She designed T-shirts, sweatshirts, scarves and water bottles that support Native American activism.

 Los Angeles-based designer Bethany Yellowtail, 28, is out to flip the script by creating clothing that expertly weaves together a traditional Native American perspective with contemporary silhouettes, and as a result it does something that’s rare on today’s fashion landscape: It carves out a space for truly authentic Native American representation that all walks of life can wear and enjoy.

Launched just three years ago, the designer’s B.Yellowtail label has amassed more than 36,500 Instagram followers and a strong celebrity following that includes America Ferrera, Shailene Woodley and John Legend.
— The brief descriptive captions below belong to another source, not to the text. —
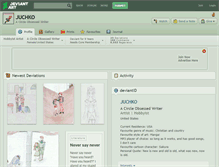 Tablet Screenshot of juchko.deviantart.com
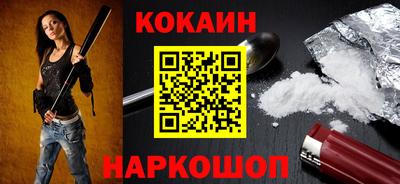 хмурый Берёзовский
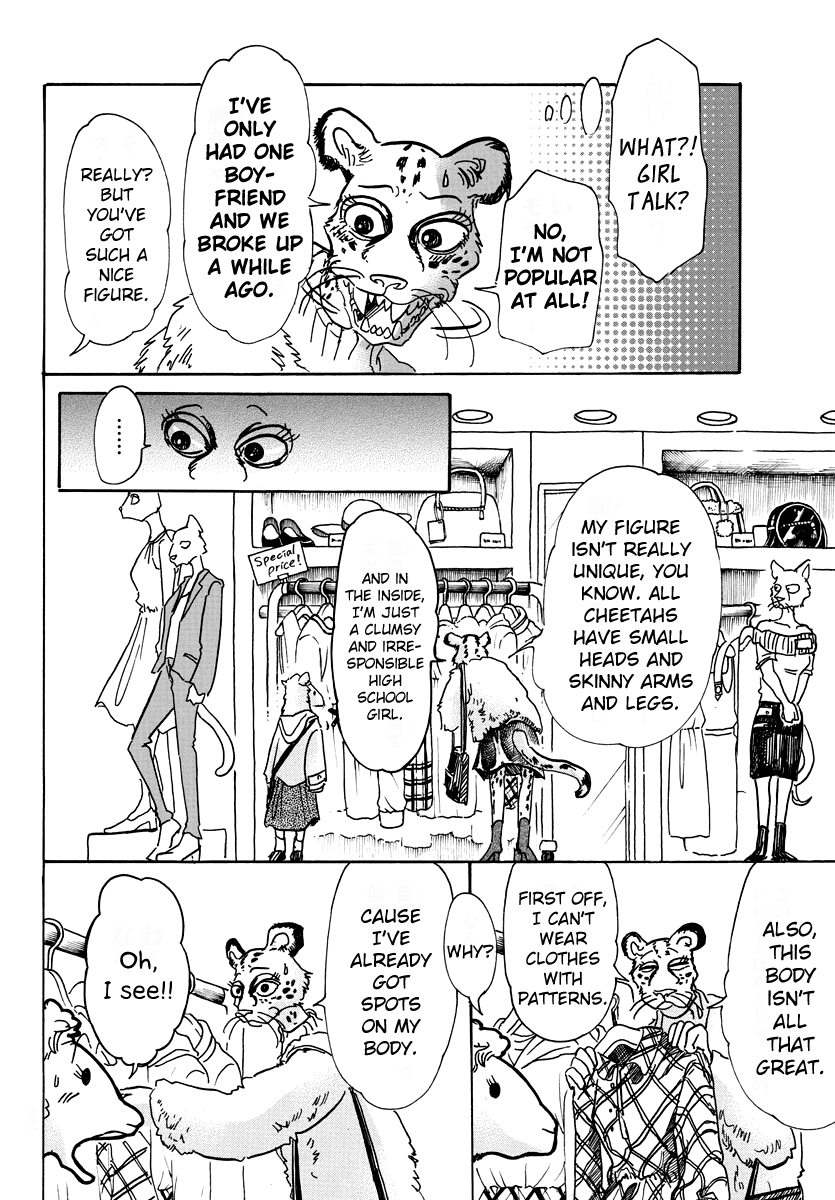 Beastars chapter 70 - page 14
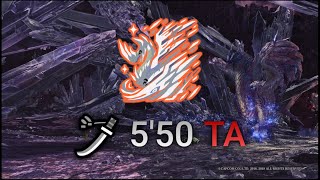 [MHW:I PC] Arch Tempered Velkhana | 5'50 | Longsword | TA wiki rules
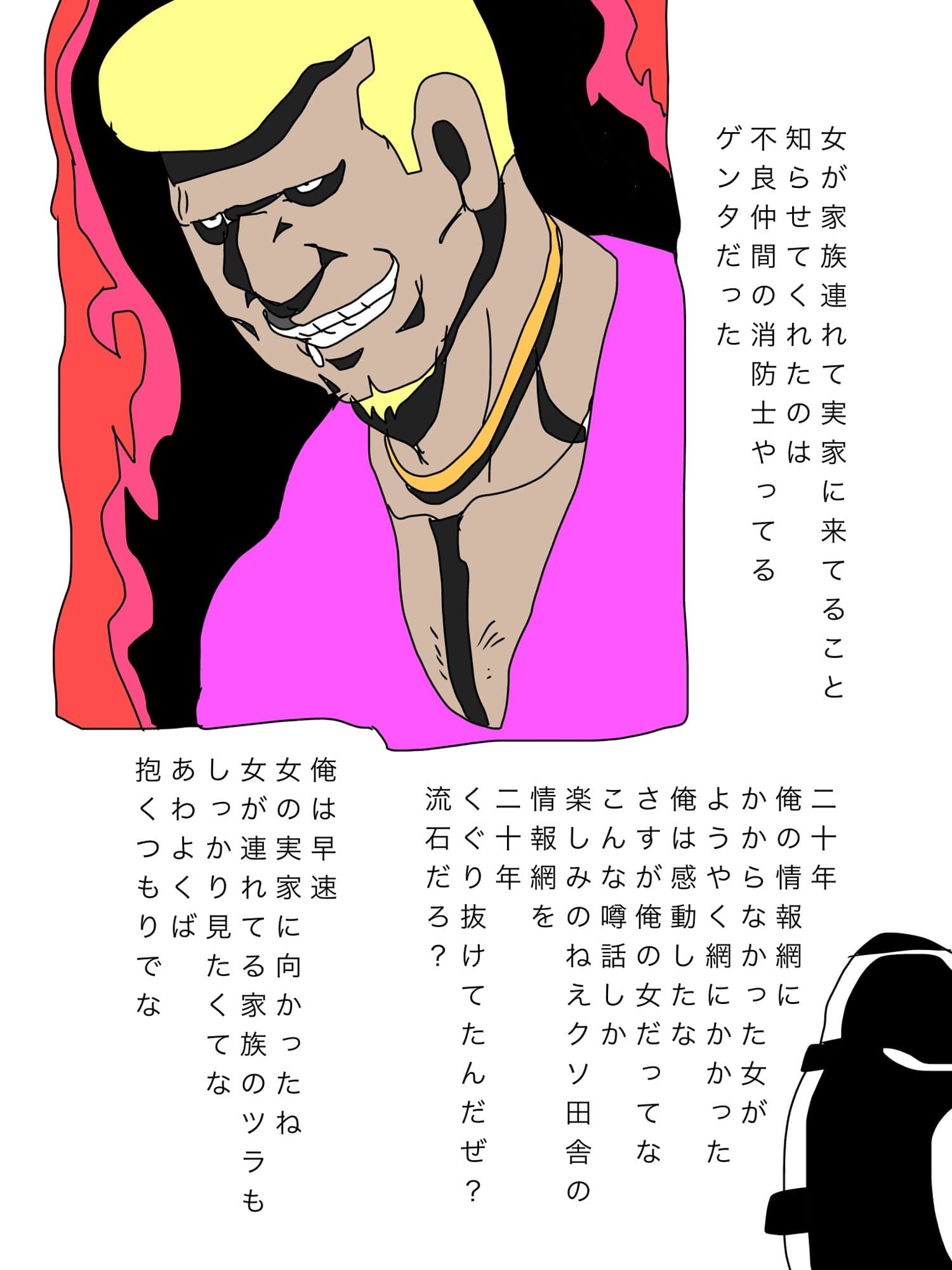 昔抱きまくった女が家族連れて帰省してるの知って顔見せに行ってきた サンプル5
Yellowtail’s designs and artistic collaborations have also caught the attention of fashion’s ultimate arbiter of taste, Vogue magazine Editor in Chief Anna Wintour.

Yellowtail, who hails from the Crow Nation and Northern Cheyenne Indian reservations in southeastern Montana, moved to Los Angeles in 2007 to study fashion design. She graduated from the Fashion Institute of Design & Merchandising in 2009.

The clothing for B.Yellowtail is manufactured in downtown Los Angeles, but in the future, the designer said she hopes to bring manufacturing back home to her community and to the reservation.

“The poverty rate is over 40% on the reservation, and many people are in serious need of work opportunities,” Yellowtail said.

She’s also working to support and empower native artists through a second label called the B.Yellowtail Collective that features products from Native American artists across the Great Plains tribal regions. All artisanal pieces are handmade using time-honored methods passed down from generation to generation. These heirloom-quality goods are made in an effort to stimulate the economy and create mobility within reservation communities.

After participating in two events, the Standing Rock protest in North Dakota last winter and the Women’s March as part of the Indigenous Women Rise group, Yellowtail said she felt compelled to design products aimed at “dressing the resistance.”